使用 Selenium 缓慢抓取

问题描述 投票:0回答:1

我正在尝试使用selenium抓取网站。但是它非常慢。每条记录需要一分钟。

网页是https://jamabandi.nic.in/land%20records/NakalRecord。我正在努力刷新每一条记录。

那么有什么替代方案吗?我可以使用任何 api 端点或 HTTPS 请求吗

我的代码是

di=11
district_xpath_new = (By.XPATH, district_xpath)
dropdown_district=Select(handle_stale_element_reference(driver, district_xpath_new))
dropdown_district.select_by_index(di)
total_districts=len(Select(handle_stale_element_reference(driver, district_xpath_new)).options)
while(di<(total_districts)):
    time.sleep(5)
    driver,district_name=district_func(driver,di,district_xpath)
    print("District Started "+str(di))
    te=1
    driver,dropdown_tehsil,total_tehsils,tehsil_name=tehsil_func(driver,te,tehsil_xpath)
#     dropdown_tehsil.select_by_index(te)
    while(te<total_tehsils):
        time.sleep(5)
        print("Tehsil Started is"+str(te))
        driver,dropdown_tehsil,total_tehsils,tehsil_name=tehsil_func(driver,te,tehsil_xpath)
        vi=8
        driver,dropdown_village,total_vill,village_name=village_func(driver,vi,vill_xpath)
        while(vi<total_vill):
            time.sleep(5)
            print("Village Started is"+str(vi))
            driver,dropdown_village,total_vill,village_name=village_func(driver,vi,vill_xpath)
            ye=3
            driver,dropdown_year,total_year,year=year_func(driver,ye,year_xpath)
            while(ye<total_year):
                time.sleep(5)
                print("Year Started is"+str(ye))
                driver,dropdown_year,total_year,year=year_func(driver,ye,year_xpath)
                ow=2
                time.sleep(10)
                print("Selected Personal Ownerlist"+str(ow))
                driver,dropdown_owner=owner_drop(driver,ow,owner_dropdown_xpath)
                name=280
                driver,owner_name_drop,total_names,name_of_owner=owner_names_func(driver,name,owner_name_xpath)
                while(name<total_names):
                    print("Names Started is"+str(name))
                    time.sleep(2)
                    driver,owner_name_drop,total_names,name_of_owner=owner_names_func(driver,name,owner_name_xpath)
                    try:
                        if '?' not in name_of_owner:
                            print(name_of_owner)   
                            df_owner,driver=dataframe_check(driver,district_name,tehsil_name,village_name,year,name)
                            driver=select_all(driver,di,ye,te,vi,ow,name)
                        else:
                            pass
                    except:
                        print("Name is"+str(name))
                        print("Not Found")
                        name+=1
python selenium-webdriver web-scraping
1个回答
0
投票

Selenium 有很多开销(打开浏览器、渲染 HTML/CSS、javascript、再次浏览器等)。 大多数时候使用 Selenium 完成的工作可以减少为几个 HTTP 请求,这可以直接从 Python 完成,并且开销更少。

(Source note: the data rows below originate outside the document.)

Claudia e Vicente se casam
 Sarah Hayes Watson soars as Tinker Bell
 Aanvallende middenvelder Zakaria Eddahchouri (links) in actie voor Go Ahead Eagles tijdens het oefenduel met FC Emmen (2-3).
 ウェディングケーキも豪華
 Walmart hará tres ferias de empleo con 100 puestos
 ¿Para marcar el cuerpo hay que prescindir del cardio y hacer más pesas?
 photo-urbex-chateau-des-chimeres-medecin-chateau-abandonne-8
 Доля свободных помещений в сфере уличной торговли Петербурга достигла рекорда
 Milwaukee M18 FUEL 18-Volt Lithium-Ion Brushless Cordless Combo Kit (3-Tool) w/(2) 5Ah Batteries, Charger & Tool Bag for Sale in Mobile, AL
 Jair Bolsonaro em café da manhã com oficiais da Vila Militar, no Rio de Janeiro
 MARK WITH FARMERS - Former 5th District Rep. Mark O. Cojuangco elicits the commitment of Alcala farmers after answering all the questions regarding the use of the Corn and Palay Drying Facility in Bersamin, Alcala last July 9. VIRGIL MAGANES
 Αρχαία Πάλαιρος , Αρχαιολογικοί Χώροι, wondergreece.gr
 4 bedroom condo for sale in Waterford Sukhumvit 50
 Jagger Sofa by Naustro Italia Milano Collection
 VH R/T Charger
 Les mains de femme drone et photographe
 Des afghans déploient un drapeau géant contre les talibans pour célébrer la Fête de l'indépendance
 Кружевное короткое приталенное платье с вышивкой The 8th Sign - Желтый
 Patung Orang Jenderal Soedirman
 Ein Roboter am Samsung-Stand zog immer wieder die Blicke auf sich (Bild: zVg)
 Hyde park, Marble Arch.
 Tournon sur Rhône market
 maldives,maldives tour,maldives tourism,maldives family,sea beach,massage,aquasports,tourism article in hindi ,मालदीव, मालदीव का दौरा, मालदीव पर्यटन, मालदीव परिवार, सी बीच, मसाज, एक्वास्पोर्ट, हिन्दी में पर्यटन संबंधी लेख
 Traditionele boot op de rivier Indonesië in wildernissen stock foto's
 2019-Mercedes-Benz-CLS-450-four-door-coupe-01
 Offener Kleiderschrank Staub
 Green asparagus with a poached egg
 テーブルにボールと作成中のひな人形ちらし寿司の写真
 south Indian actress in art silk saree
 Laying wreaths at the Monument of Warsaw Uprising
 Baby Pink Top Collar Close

本质上就是这样。在网络抓取中,浏览器的开发人员工具是您的朋友。通过稍微查看“网络”选项卡,可以发现网页在每个选择上向网络服务器发出 POST 请求,以获取下一个类别的选项。

它还会向服务器发送一些状态变量。您基本上必须通过

requests
模块来模拟。

这是一个工作示例,您可以根据需要进行编辑:

import requests
from bs4 import BeautifulSoup as BS


URL = "https://jamabandi.nic.in/land%20records/NakalRecord"


def get_aspnet_form(soup: BS):
    form = {
        "__EVENTARGUMENT": "",
        "__LASTFOCUS": "",
        "__SCROLLPOSITIONX": "0",
        "__SCROLLPOSITIONY": "0",
        "ctl00$ContentPlaceHolder1$a": "RdobtnOwner",
    }

    forms = soup.find("form", attrs={"id": "aspnetForm"})
    for i in forms.find_all("input", recursive=False):
        form.update({i.attrs["name"]: i.attrs["value"]})

    return form


def get_options(soup: BS, type_: str) -> list:
    types = {
        "district": "ddldname",
        "tehsil": "ddltname",
        "village": "ddlvname",
        "period": "ddlPeriod",
        "owner": "ddlOwner",
        "record": "ListBox1",
    }
    ID = "ctl00_ContentPlaceHolder1_%s" % types[type_]
    select = soup.find("select", attrs={"id": ID})

    result = []
    for option in select.find_all("option"):
        value = option.attrs["value"]
        text = option.text
        if value != "-1":
            result.append((value, text))

    return [result, select.attrs["name"]]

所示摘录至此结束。